* [Task statement] Within the records below, find each line that holds the string "potentially", then copy it.

+===+

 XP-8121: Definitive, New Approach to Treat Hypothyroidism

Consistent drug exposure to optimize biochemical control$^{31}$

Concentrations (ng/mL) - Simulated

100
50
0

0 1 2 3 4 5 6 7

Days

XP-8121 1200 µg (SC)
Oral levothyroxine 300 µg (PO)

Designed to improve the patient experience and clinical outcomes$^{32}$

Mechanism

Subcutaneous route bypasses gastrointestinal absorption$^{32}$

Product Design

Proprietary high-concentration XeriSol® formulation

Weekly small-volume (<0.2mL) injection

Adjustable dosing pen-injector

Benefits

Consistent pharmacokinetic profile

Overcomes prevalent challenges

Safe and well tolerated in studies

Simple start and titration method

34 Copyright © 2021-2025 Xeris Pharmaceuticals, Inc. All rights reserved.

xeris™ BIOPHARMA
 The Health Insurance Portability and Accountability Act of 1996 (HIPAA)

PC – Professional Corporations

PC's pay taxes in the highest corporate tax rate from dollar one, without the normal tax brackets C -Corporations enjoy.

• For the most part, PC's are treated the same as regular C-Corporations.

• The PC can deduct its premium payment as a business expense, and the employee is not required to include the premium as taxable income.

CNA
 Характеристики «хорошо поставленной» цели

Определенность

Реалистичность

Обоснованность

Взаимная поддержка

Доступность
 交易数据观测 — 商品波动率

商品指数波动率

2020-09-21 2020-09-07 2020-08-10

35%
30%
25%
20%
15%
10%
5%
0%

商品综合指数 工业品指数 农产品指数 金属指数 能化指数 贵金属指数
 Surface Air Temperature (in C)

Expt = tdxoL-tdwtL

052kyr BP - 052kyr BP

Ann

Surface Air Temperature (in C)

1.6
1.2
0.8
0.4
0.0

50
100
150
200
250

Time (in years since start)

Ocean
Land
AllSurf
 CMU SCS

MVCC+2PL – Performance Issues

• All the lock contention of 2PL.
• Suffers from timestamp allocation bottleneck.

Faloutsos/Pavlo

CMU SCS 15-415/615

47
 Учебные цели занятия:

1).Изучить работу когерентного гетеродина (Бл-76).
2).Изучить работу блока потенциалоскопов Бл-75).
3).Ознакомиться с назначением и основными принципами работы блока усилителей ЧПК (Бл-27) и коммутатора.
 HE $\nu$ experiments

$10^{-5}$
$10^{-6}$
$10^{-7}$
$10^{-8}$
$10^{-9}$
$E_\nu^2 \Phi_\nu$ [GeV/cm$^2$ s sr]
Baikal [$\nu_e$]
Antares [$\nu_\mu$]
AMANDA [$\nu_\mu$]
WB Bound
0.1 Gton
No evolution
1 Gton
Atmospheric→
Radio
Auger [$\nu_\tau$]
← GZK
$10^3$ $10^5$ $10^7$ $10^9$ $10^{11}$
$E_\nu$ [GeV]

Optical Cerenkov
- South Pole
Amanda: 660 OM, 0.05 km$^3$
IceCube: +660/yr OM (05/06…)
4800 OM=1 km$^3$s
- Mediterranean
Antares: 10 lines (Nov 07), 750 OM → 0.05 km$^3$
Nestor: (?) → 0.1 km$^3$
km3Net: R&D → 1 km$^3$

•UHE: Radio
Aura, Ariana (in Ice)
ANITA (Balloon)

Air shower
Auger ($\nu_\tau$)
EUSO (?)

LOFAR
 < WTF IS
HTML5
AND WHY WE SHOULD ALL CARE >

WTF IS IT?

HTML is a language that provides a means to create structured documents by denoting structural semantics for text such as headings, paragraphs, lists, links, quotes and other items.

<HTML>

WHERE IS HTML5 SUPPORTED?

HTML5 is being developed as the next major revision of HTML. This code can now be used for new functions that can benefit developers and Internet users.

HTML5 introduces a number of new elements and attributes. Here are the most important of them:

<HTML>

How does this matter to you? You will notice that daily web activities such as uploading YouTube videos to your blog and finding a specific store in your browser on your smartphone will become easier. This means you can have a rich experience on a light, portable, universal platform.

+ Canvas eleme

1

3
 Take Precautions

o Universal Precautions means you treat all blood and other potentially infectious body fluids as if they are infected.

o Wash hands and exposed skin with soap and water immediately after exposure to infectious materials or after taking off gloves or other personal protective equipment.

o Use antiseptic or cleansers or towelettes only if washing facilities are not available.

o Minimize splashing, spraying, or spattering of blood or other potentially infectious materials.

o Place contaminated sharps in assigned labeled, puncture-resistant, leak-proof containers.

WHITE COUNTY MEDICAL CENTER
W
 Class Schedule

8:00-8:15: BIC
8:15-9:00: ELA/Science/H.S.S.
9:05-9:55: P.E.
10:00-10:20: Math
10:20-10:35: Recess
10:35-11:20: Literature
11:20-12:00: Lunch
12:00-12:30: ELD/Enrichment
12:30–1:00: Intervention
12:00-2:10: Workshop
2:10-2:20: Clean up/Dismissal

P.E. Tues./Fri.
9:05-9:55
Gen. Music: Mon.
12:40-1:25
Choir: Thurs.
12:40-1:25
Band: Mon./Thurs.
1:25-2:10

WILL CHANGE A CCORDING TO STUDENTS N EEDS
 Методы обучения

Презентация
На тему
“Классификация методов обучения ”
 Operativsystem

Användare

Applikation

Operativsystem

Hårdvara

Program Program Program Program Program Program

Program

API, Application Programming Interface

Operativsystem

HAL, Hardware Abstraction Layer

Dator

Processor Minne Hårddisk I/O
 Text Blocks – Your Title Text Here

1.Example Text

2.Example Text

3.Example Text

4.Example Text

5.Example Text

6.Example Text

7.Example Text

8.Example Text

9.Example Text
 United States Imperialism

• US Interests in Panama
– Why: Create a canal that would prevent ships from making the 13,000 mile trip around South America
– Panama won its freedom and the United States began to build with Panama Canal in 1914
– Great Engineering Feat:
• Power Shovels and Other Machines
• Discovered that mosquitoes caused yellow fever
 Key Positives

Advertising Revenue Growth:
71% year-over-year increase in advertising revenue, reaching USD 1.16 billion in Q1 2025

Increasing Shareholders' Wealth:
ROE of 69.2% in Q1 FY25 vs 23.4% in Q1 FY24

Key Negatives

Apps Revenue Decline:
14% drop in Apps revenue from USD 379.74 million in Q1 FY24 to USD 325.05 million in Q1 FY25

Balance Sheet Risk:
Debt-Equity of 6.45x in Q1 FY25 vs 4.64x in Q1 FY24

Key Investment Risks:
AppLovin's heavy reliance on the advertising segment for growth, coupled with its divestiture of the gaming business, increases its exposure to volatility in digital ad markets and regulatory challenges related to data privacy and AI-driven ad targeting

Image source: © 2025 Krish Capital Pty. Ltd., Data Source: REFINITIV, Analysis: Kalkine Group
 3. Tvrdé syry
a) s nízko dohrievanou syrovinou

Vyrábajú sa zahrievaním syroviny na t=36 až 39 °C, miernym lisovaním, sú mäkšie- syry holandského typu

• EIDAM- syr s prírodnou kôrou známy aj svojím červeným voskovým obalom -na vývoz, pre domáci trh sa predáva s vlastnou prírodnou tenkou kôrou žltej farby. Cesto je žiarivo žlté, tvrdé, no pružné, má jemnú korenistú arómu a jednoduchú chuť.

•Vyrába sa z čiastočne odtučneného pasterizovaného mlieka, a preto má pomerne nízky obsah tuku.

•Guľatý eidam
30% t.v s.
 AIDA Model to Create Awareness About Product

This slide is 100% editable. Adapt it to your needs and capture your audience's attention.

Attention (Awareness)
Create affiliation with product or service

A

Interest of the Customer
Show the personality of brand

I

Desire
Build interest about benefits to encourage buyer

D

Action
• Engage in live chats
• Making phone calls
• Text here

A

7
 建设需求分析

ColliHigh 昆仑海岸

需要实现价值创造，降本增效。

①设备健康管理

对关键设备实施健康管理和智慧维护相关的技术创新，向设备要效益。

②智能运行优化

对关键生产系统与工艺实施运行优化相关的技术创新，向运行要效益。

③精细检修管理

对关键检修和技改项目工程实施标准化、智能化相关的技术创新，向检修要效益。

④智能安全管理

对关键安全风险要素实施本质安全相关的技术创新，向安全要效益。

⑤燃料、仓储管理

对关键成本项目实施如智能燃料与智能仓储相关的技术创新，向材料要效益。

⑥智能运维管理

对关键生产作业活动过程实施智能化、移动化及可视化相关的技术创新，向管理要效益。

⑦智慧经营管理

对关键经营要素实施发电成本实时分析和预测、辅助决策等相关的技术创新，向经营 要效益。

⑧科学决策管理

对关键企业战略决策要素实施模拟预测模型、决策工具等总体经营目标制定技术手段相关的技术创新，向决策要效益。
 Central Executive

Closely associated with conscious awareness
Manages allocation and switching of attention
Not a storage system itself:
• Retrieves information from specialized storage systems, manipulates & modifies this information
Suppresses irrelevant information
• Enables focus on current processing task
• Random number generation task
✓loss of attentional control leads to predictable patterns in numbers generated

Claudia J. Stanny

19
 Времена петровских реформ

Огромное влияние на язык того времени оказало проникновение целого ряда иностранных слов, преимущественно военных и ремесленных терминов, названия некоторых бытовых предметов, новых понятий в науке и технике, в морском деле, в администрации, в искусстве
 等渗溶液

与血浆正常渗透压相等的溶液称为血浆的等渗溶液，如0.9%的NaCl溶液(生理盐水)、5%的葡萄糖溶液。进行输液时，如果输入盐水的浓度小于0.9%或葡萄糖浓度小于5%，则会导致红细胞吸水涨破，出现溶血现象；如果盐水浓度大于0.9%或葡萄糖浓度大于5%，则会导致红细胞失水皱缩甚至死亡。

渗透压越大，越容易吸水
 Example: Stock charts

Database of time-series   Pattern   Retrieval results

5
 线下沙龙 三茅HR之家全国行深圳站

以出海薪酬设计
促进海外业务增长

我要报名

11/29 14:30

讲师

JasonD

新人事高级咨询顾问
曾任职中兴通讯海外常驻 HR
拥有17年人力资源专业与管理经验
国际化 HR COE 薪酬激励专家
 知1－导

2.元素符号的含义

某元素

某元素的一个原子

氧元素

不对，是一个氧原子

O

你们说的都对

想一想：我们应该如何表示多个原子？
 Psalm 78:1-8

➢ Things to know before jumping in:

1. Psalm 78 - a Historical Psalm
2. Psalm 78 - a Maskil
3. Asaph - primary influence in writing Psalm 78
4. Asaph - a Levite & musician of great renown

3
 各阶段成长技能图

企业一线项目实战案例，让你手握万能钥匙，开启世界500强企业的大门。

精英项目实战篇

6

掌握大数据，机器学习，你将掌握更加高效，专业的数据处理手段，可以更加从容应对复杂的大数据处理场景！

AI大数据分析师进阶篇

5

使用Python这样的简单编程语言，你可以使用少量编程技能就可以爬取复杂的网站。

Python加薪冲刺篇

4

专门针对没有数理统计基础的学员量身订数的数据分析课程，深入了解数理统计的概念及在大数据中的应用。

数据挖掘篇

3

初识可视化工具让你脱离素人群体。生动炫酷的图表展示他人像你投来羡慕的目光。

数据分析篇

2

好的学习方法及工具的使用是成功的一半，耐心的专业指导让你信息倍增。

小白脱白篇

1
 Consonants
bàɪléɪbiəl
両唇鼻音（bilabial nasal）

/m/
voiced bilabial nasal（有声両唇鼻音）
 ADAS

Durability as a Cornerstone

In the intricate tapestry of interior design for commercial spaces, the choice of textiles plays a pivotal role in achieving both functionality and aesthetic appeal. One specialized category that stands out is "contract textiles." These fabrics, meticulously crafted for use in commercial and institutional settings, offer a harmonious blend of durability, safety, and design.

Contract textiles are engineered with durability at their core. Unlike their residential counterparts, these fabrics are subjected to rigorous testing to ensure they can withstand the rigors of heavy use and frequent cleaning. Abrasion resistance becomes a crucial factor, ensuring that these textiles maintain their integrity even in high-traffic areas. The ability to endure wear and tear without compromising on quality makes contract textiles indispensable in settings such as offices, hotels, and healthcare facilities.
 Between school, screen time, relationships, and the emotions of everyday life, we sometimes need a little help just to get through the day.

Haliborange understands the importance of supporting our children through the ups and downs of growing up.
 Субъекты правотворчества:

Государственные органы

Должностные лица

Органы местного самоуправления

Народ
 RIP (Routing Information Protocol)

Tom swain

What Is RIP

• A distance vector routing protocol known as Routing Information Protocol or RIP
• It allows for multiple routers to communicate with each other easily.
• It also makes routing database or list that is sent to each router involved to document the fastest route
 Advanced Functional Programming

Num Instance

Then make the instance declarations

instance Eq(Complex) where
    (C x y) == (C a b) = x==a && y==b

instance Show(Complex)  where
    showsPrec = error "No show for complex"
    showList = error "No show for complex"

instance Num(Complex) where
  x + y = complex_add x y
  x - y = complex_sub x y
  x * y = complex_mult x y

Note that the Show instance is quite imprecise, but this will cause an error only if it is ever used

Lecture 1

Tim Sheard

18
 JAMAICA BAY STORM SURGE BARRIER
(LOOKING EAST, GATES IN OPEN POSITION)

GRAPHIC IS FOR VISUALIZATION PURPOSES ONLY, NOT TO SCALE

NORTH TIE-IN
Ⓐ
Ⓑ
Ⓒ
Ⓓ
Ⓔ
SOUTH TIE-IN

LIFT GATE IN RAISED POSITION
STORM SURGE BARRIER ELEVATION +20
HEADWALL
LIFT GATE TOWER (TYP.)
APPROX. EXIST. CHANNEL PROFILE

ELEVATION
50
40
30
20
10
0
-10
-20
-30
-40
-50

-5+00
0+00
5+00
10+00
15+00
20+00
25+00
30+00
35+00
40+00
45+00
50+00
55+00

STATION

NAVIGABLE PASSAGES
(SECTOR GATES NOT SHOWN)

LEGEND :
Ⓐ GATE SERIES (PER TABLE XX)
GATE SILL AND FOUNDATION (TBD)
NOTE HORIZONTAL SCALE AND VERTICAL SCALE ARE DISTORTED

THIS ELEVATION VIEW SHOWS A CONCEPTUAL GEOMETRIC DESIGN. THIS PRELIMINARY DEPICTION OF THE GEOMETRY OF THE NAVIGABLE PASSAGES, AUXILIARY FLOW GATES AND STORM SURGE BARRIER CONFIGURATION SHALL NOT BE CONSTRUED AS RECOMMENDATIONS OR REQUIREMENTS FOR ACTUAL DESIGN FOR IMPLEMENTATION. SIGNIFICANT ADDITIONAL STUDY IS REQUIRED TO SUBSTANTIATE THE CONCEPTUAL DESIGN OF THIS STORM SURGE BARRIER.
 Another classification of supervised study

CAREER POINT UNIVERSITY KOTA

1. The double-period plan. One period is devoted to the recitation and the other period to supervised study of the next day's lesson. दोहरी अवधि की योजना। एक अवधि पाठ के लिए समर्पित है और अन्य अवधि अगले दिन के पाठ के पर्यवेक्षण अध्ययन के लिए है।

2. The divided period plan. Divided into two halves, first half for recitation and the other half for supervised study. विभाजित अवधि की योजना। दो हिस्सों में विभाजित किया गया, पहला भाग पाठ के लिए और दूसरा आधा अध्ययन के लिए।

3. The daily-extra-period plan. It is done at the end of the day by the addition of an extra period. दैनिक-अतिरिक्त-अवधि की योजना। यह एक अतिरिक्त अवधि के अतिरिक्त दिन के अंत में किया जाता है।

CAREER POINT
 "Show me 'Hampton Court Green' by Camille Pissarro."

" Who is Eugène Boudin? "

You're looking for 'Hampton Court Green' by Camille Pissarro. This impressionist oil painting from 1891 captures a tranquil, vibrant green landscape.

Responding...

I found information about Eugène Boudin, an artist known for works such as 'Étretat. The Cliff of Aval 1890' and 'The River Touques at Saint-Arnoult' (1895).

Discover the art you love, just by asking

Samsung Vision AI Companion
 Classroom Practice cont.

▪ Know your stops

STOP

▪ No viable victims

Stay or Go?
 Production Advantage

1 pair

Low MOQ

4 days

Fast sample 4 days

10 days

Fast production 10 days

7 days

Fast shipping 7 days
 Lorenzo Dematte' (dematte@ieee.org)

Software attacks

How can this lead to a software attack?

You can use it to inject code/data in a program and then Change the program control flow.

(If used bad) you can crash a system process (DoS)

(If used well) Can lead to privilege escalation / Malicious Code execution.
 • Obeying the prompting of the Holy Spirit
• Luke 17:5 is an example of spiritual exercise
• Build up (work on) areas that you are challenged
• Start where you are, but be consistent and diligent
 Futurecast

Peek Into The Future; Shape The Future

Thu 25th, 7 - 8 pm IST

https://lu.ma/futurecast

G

+===+

* [Task response]
o Universal Precautions means you treat all blood and other potentially infectious body fluids as if they are infected.
o Minimize splashing, spraying, or spattering of blood or other potentially infectious materials.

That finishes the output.